Among the challenges of configurin­g and furnishing the different spaces was the fact that almost every room has one diagonal wall. In the bedrooms, where this could pose the biggest problems for placing the beds, Chrapka used built-in cabinets to ‘straighten’ the rooms and provide cosy nooks for the beds. William Morris wallpaper enhances the guestroom and, in the main bedroom, the cabinets provide much-needed storage utility and visual focal point. Chrapka created a separation between the public and private spaces of the house — or ‘day’ and ‘night’ zones, in her own parlance — with a pair of gorgeous walnut and glass doors. Their design motif was derived from similar doors in Kraków rather than Warsaw. “The owner is from Kraków, and I wanted to give him a visual link to that heritage,” Chrapka says. She used another door — this one in the intimately scaled second bedroom, which occupies the former kitchen space in the back of the apartment — to pay homage to the owner’s passion for French culture. Here, she added a chic oval porthole window to a closet door that provides a peekaboo glimpse of the piles and piles of books within.

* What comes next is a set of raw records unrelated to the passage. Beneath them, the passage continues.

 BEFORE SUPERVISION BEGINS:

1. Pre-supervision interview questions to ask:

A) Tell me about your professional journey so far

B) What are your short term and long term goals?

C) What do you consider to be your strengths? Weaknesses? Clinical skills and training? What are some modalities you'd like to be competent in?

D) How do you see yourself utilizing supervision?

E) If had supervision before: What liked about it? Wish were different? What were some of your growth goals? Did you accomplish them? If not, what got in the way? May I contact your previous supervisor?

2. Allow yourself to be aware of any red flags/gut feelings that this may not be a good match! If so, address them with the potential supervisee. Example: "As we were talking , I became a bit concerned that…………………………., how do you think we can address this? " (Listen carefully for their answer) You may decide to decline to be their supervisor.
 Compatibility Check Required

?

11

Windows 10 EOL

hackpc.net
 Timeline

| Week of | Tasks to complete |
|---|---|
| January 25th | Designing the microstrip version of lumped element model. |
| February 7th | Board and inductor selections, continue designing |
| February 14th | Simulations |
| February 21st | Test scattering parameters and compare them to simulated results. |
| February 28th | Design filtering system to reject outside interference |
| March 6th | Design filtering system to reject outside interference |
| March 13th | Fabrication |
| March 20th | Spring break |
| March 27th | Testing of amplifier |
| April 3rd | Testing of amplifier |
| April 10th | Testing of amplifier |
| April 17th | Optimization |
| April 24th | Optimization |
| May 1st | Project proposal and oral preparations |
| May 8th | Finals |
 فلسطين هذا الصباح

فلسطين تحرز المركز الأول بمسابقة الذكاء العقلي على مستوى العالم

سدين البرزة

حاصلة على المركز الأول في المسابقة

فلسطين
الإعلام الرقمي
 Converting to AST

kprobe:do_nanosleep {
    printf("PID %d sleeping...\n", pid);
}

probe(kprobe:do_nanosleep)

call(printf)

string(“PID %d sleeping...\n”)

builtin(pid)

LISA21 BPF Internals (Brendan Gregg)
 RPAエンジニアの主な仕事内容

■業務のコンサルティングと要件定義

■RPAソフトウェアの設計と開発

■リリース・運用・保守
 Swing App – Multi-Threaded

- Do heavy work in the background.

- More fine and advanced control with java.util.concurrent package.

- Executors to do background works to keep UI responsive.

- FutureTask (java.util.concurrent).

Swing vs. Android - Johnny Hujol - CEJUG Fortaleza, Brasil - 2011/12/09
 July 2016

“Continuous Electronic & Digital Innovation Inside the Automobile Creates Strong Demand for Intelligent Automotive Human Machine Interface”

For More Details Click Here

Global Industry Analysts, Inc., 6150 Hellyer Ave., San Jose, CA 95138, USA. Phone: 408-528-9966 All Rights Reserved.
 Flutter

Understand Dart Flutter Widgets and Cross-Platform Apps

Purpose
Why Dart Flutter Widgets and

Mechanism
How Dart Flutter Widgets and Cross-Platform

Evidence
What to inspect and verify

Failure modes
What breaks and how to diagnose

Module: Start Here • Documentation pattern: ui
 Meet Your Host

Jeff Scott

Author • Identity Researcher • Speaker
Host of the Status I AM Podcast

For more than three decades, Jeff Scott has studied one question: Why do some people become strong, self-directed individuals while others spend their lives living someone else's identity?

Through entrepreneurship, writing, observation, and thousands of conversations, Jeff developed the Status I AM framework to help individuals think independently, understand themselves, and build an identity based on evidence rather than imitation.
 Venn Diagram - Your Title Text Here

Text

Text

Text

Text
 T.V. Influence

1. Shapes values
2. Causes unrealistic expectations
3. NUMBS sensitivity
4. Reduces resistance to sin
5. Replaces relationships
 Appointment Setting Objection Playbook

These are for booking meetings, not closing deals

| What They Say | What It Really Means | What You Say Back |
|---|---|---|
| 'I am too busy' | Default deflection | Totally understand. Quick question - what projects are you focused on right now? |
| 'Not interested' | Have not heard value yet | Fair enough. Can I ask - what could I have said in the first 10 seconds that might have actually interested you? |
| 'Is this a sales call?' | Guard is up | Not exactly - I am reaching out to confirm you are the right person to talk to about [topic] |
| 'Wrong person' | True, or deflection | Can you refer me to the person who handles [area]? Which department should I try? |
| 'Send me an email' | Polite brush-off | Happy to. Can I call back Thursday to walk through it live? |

Such attention to detail and emphasis on being attuned to a client’s interests and taste are important to Chrapka. “Here in Warsaw right now, everyone is ripping everything out of older buildings and throwing it all away. Instead of creating a generic — and fake — ‘French effect’, I want to give my clients design details that are right for the space but, more importantl­y, right for them,” she says.